What does it have to do with public health? In addition to mosquito- and tick-borne diseases, there are other viruses that appear to be becoming more rampant with the change in climate. A new outbreak of Ebola is now feared in the Democratic Republic of the Congo, the viral respiratory illness known as MERS keeps becoming more prevalent in Saudi Arabia, and then there are the potential fears about H7N9 flu in Asia sparking the next global pandemic.
Oh, yes, if you really want to have nightmares, there new reports that the AIDS epidemic may be expected to explode again.
The best public health response is to be able to produce vaccines for the viruses, and there are many companies, including Rhode Island’s own EpiVax, that are involved in the ongoing work. And, that will take willingness by the U.S. to invest more money in research to develop more, better ways to produce vaccines.
The other part of the story, told by Dr. Paul Farmer, is the recognition that there is a need to build the human infrastructure of caregivers in many countries.
Entering the political realm
The collision between health, the environment and climate change is one that becomes a difficult topic when it enters the political realm.
It is like Galileo attempting to defend his idea, based on science, that the Earth traveled around the sun, who was tried by the Inquisition, found to be “vehemently suspect of heresy,” and forced to recant.

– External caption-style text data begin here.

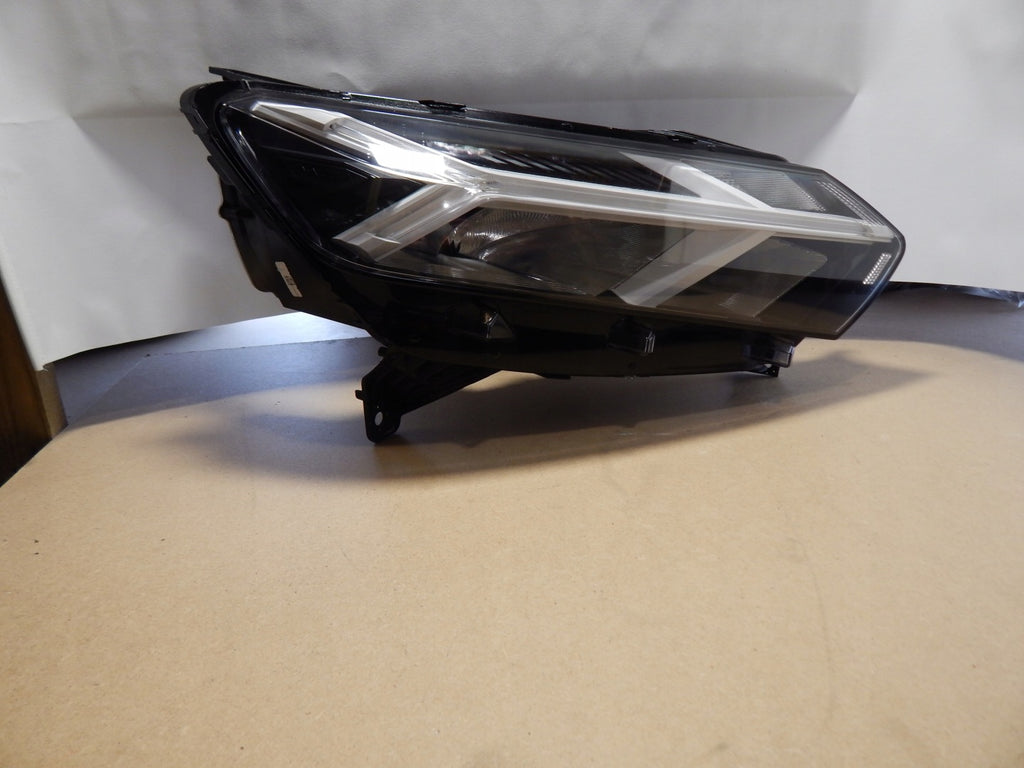 Frontscheinwerfer Dacia Sandero III 260107920R Rechts Scheinwerfer Headlight SCH5641103411rv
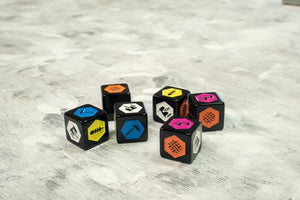 Cascadito - Gaming Library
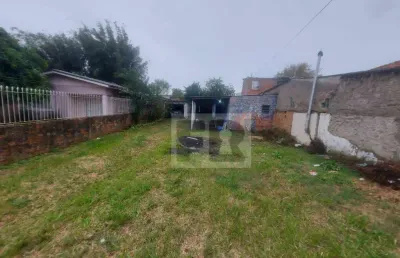 Terreno de 10x33 á venda no bairro sumaré, alvorada-rs.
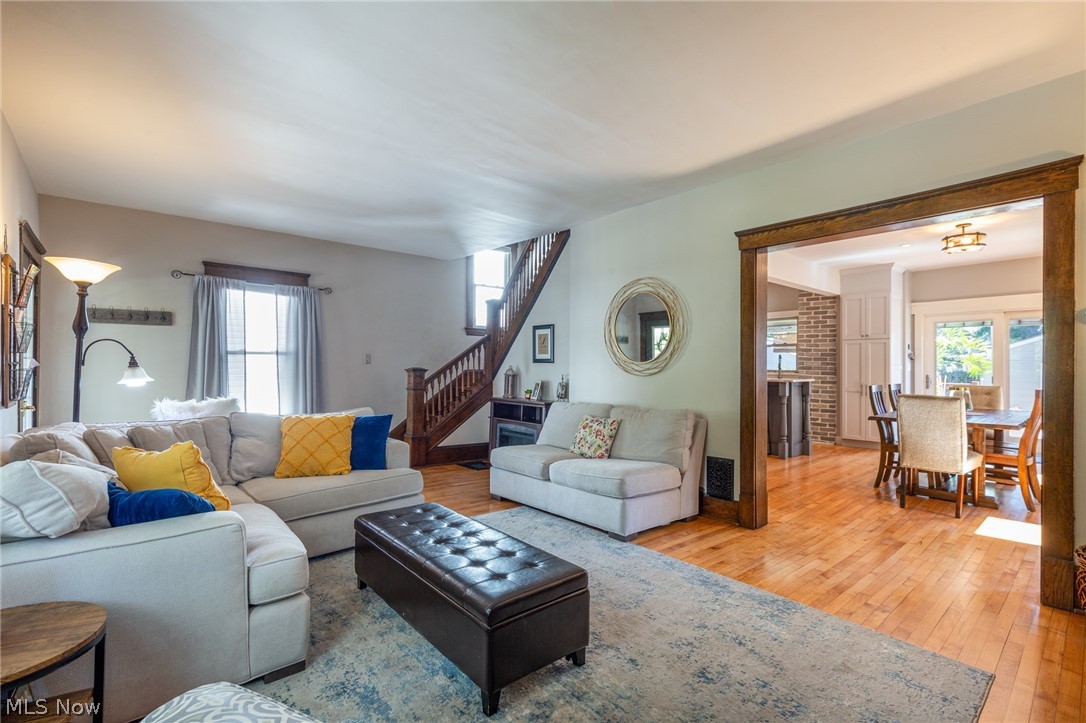 Orchard Grove - Residential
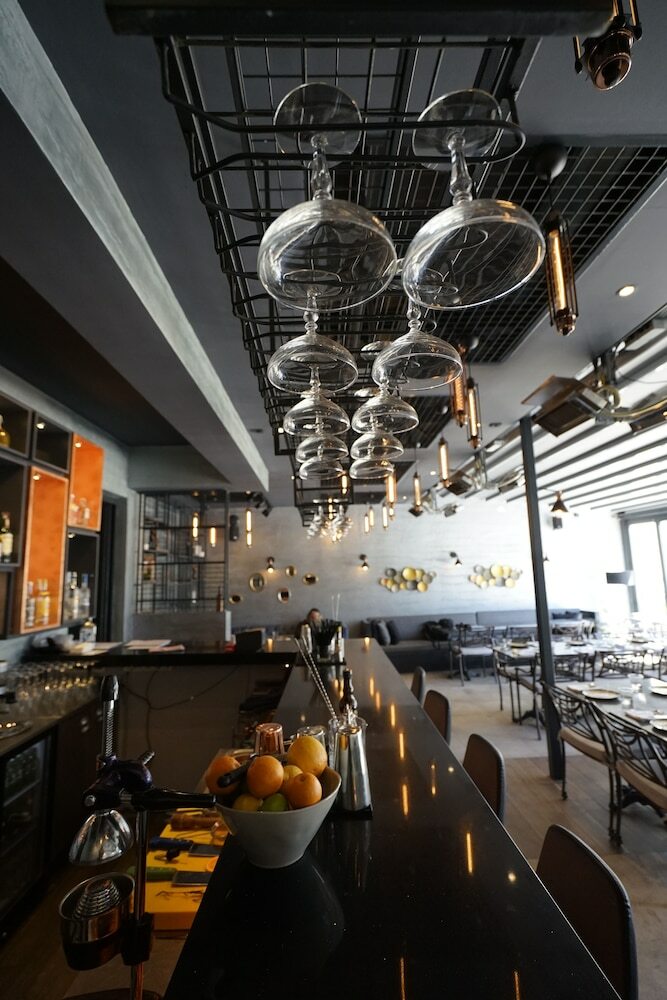 Hotel Riva's Moda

As best I can determine, there were no questions asked by the latest poll conducted by WPRI about the candidates’ positions running for governor in 2018 about climate change, or, for that matter, about health care, which keeps polling nationwide as the number-one concern by voters in the 2018 campaign. Why is that?

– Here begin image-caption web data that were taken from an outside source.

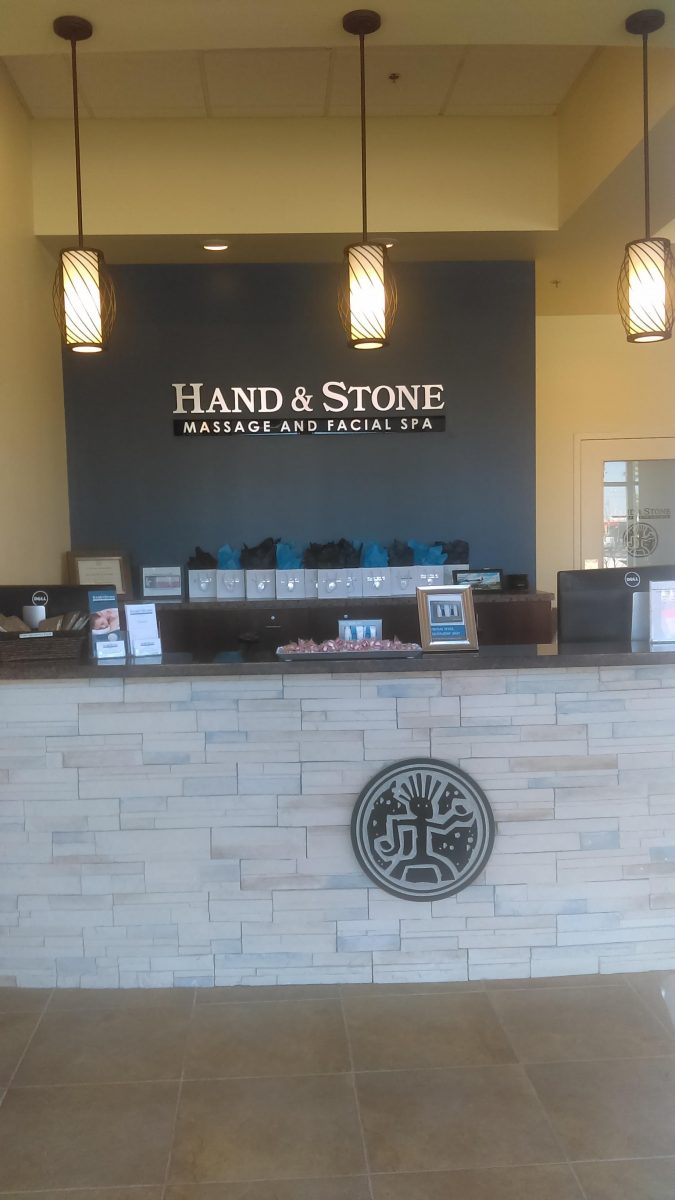 Hand and Stone Massage and Facial Spa, Webster Texas (TX ...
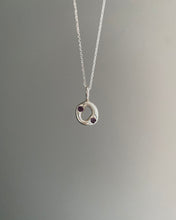 Load image into Gallery viewer, the equilibrium pendant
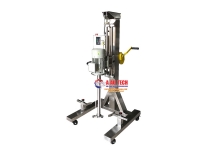 Máy khuấy tay quay 50 lít Amix-D07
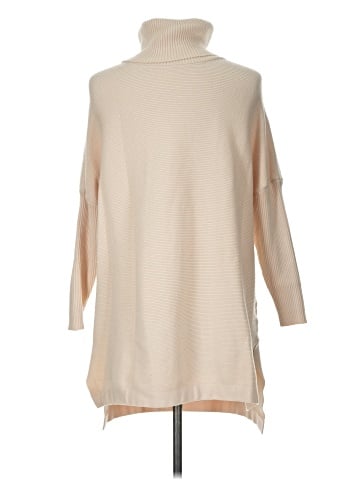 Lillusory Turtleneck Sweater (view 2)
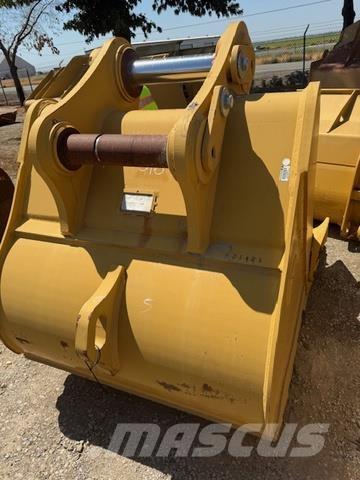 CAT  Други компоненти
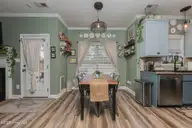 273 Inverness Drive, Hubert, NC 28539 — 3-bedroom home in Highlands at Queens Creek, Hubert, NC, photo 14 of 41: 16KITCHEN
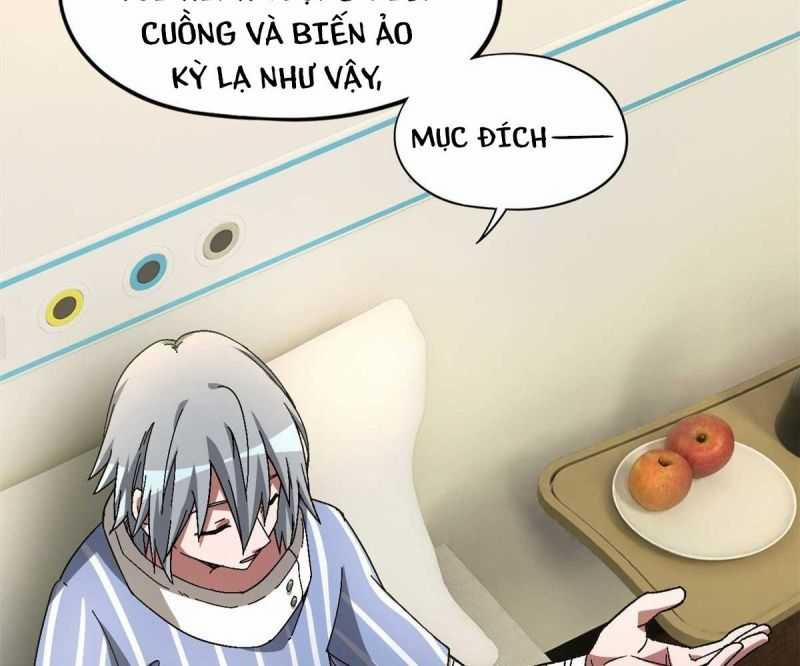 Tận Thế Trò Chơi Ghép Hình 85 trang 79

Instead, we seem to be analyzing the results of a popularity contest between the candidates, without much substance to the question. For those old enough to remember the Johnny Carson show, we have become like his sidekick, Ed McMahon, asking: “How hot was it, Johnny?”
No safe place
This past weekend, The New York Times Magazine devoted its entire issue to climate change, and how efforts led by a group of U.S. environmentalists failed to convince world leaders to take a stand on carbon emissions in 1989, with the provocative title: “Thirty years ago, we could have saved the planet,” written by Nathaniel Rich.
It is an intriguing read, made more interesting by the fact that I knew and interacted with a number of the players when I was editor of Environmental Action Magazine from 1982-1985. My memories of those times and the stories written and published in the magazine differ strongly with the narrative constructed by Rich.
The idea that a group of scientists and environmental advocates could try and change the way that the world does business – and fail – is certainly an intriguing story line. But it still conforms to the myth of great men and great women changing history.
What is missing from the tale of missed opportunities is precisely why the national environmental floundered, in my opinion: the conversation was never translated into something that could be discussed around the dinner table, in neighborhood bars, or in coffee shops.
In 2013, I attempted to have that conversation with a bunch of folks I labeled the gathering of geezers at a local Starbucks on early Saturday morning, most of whom were diehard non-believers in climate change. I am not sure that any minds were changed, in the long run, but the discussion was held, in the open, sometimes loudly, in a public space.
Today, as we sit, sweat and swelter in the latest heat wave, when we talk about health care, I believe we need to include a conversation about climate change. At the very least, we need to be able to ask the politicians running for office about it. And, to argue about it among ourselves.